• [EXTRAIT DU TEXTE]
· · · · · · ·

ORGANISATION POUR L’HARMONISATION EN AFRIQUE DU DROIT DES AFFAIRES (OHADA)
COUR COMMUNE DE JUSTICE ET D’ARBITRAGE (CCJA)
Troisième chambre
Audience publique du 29 mars 2018
Pourvois : n°156/2014/PC du 22/09/2014
n°165/2014/PC du 01/10/2014
Affaire : Monsieur Aimable MPORE
(Conseils : Maîtres Hermann SOIGNET-EKOMO et BOA Olivier Thierry,
Avocats à la Cour)
contre
Société MTN Côte d’Ivoire dite MTN-CI S.A
(Conseil : SCPA DOGUE-Abbé YAO & Associés, Avocats à la Cour)

· · · · · · ·

• [DONNÉES ENREGISTRÉES]
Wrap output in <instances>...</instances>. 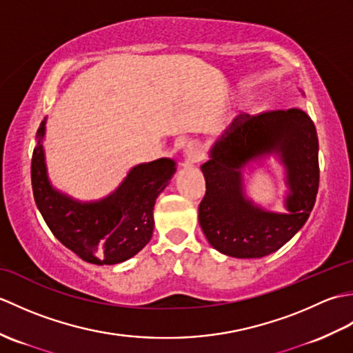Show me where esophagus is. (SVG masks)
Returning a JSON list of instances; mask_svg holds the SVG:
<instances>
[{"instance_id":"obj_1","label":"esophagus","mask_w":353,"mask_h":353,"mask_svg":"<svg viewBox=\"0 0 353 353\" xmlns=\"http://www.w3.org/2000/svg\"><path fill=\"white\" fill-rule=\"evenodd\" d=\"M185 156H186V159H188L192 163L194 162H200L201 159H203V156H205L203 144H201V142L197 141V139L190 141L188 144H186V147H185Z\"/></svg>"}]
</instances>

· · · · · · ·

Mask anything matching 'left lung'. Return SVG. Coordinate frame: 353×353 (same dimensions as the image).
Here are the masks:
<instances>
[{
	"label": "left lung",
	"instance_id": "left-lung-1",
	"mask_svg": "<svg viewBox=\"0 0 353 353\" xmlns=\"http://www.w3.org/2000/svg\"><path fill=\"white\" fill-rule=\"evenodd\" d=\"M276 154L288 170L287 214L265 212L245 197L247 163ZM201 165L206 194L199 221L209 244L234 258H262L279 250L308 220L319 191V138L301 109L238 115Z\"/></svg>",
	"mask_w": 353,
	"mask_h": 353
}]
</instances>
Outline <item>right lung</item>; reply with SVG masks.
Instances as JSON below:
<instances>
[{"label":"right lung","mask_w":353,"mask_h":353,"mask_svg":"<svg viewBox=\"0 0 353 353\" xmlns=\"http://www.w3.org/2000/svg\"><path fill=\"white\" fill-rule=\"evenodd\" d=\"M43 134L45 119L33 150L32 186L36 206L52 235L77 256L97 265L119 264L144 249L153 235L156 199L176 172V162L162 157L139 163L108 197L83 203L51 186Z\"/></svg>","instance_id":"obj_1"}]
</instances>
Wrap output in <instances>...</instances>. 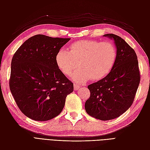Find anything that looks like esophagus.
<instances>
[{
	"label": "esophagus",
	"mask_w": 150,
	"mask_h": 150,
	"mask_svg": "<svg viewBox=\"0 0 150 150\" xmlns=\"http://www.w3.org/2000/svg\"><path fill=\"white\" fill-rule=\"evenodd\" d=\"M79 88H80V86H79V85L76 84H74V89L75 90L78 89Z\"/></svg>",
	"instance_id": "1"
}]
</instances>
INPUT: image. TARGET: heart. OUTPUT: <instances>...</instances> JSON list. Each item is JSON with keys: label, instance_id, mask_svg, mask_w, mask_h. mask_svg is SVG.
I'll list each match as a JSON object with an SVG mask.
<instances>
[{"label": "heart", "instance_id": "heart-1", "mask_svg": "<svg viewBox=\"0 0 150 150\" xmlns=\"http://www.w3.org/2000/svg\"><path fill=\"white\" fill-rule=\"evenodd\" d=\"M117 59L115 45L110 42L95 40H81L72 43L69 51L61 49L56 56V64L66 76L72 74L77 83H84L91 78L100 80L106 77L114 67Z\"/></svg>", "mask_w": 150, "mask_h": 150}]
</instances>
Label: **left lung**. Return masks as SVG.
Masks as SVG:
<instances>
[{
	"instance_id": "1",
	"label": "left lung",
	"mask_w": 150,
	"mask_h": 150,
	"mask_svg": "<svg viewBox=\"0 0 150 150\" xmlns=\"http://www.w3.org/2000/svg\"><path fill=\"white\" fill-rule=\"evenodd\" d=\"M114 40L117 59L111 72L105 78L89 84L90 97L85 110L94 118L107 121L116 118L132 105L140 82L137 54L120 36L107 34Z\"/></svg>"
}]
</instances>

· · · · · · ·

• [OBJECTIF]
Reprenez mot pour mot le texte de la CCJA, depuis « ORGANISATION POUR L’HARMONISATION » jusqu'à « Associés, Avocats à la Cour) » inclus.

• [RÉSULTAT OBTENU]
ORGANISATION POUR L’HARMONISATION EN AFRIQUE DU DROIT DES AFFAIRES (OHADA)
COUR COMMUNE DE JUSTICE ET D’ARBITRAGE (CCJA)
Troisième chambre
Audience publique du 29 mars 2018
Pourvois : n°156/2014/PC du 22/09/2014
n°165/2014/PC du 01/10/2014
Affaire : Monsieur Aimable MPORE
(Conseils : Maîtres Hermann SOIGNET-EKOMO et BOA Olivier Thierry,
Avocats à la Cour)
contre
Société MTN Côte d’Ivoire dite MTN-CI S.A
(Conseil : SCPA DOGUE-Abbé YAO & Associés, Avocats à la Cour)